October 19, 2012

The Other Side


Every year around this time of the year, Bengalis around the world start celebrating Durga Puja and Calcuttans irrespective of where they are try to come back home or lament the fact they are somewhere else and start finding where the nearest Pujo is taking place.

Last year, I still remember a friend was all alone in Colombo and her mom called me up to check if there was any Durga Puja in Sri Lanka. For a Calcuttan, whatever their race is, nothing matters more. It’s more a social function, not a religious one.

The US like everything else, celebrates Pujo at its own convenience. It typically is at the nearest weekend so that everyone can be a part of it.

But Calcutta goes crazy and every Calcuttan on Facebook digs up an old post by Vir Sanghvi and becomes eloquent about the city with the Big Heart which faces all these troubles with a smile and carries on.

I was a part of that brigade, loving everything about the city, its madness, its frenzy, its throbbing life, the sea of humanity, the traffic that never moves... everything.

This year has been different. Brought into Calcutta by an unexpected twist of fate, I see how we as a nation love to forget our challenges of existence in these few days and wish our troubles away.

I see an administration that stays up late at night to ensure traffic moves to another arm of the same administration allowing hoardings going up everywhere to cover the face of the city and not even collecting the fees from them in the “spirit of the Pujo”

I see millions being spent on lighting up a city, creating temporary structures to house the deities while a fraction of that could have been used to make the approach roads to their nearest hospitals better.

I see a city where the available roads (which are inadequate already) being split in half so that the sea of humanity that descends on the city from all parts of Bengal can walk across the city. The hawkers own the pavements; the pedestrians follow the line to the next Pujo Pandal walking on these main roads and traffic refuses to move.

A year back I was a romantic and always viewed this as a triumph of the human spirit against odds. I thought, like all glorified Calcuttans, Pujos were an ode to the undying spirit of Calcutta.

Once I used to find the fact that we as a nation forget our pains on celluloid quite amusing and a testament to the fact that we know how to separate our lives from its daily soot, dirt and grime. I used to admire the fact that an absolutely random road works sign on an over painted piece of broken tin is always bound to be poetic. There might not be a shade over the bus stops but someone has written down couplets all over the place. I found it a triumph of poetry over squalor. A win of my city over everything that life was throwing at us.

Today I know better.

I find it a grotesque affair that an entire city comes to a standstill and no one complains about emergency services getting affected. I don’t know if this is the same case in the west during Christmas.

I am saddened by the fact that before roads get repaired, signs get re painted with the colours preferred by the new establishment.

I shudder at the quality of the air, the lack of greenery, the loss of water bodies and the never ending honking of the horns.
 
I find it repulsive that an entire nation rather than improving the medical services, shows on celluloid how when medical intervention fails, one of our 3.33 Billion gods and goddesses will come to the rescue.

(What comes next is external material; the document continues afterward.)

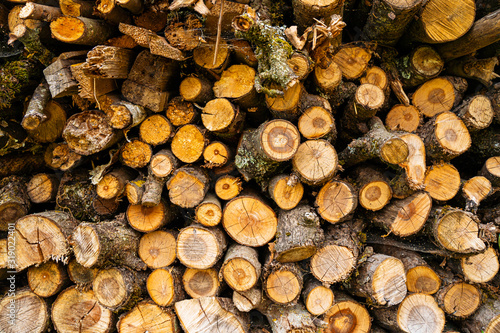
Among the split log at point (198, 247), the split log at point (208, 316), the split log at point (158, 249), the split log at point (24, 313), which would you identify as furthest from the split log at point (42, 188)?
the split log at point (208, 316)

I come from a culture which have idolized the Mother Goddess since eternity and who starting today will forget all their problems from the next 5 days. And yet I question how they cannot strive to change their own fate. Imagine what could have been done if we used even 30% of our budget for the Pujas to change the social infrastructure of our localities without waiting for the government!!!

Imagine!

Shubho Maha Panchami.

Postscript – From the memoirs from Utpal Dutta... “All this began with Pather Panchali, which the highest executive of the Government of India saw in Calcutta and went red in the face. Fuming, he asked Mr Ray whether showing such poverty on celluloid would not bring India to disrepute in the eyes of the world. A typically Indian question: appearance is all the Indian rulers believe in. Mr Ray’s answer put the executive down immediately: if it is not disreputable for you to tolerate such poverty, why should it be disreputable of me to show it?

2 comments:

Raghu said...

How true, Madhurjya da! We are stuck with a feudal mind-set that puts piety and mob culture over civic issues, no different from the dozens of other peoples from the developing world.

Guess the real good thing about the occasion is the harmony that it brings in a plural society like ours, when people come together irrespective of the community they are from. Not to mention the sweets, that is :)

Shubho Bijoya, Madhurjya da!

Yogesh said...

The maid told us today how she went around pandal-hopping from 6-30 eve to 3-30 in the night. She told us that she feasted on veg momos and other stuff which she normally doesn't think about eating. Pujo te na khele kobe khabo, is what she had to say. And you could make out that she was delighted after all this, not caring that she couldn't sleep whole night, but happy to return to her daily chores after this little bit of amusement, a break from daily monotony.

So, there is something right about Pujas, no? or any other festival for that matter?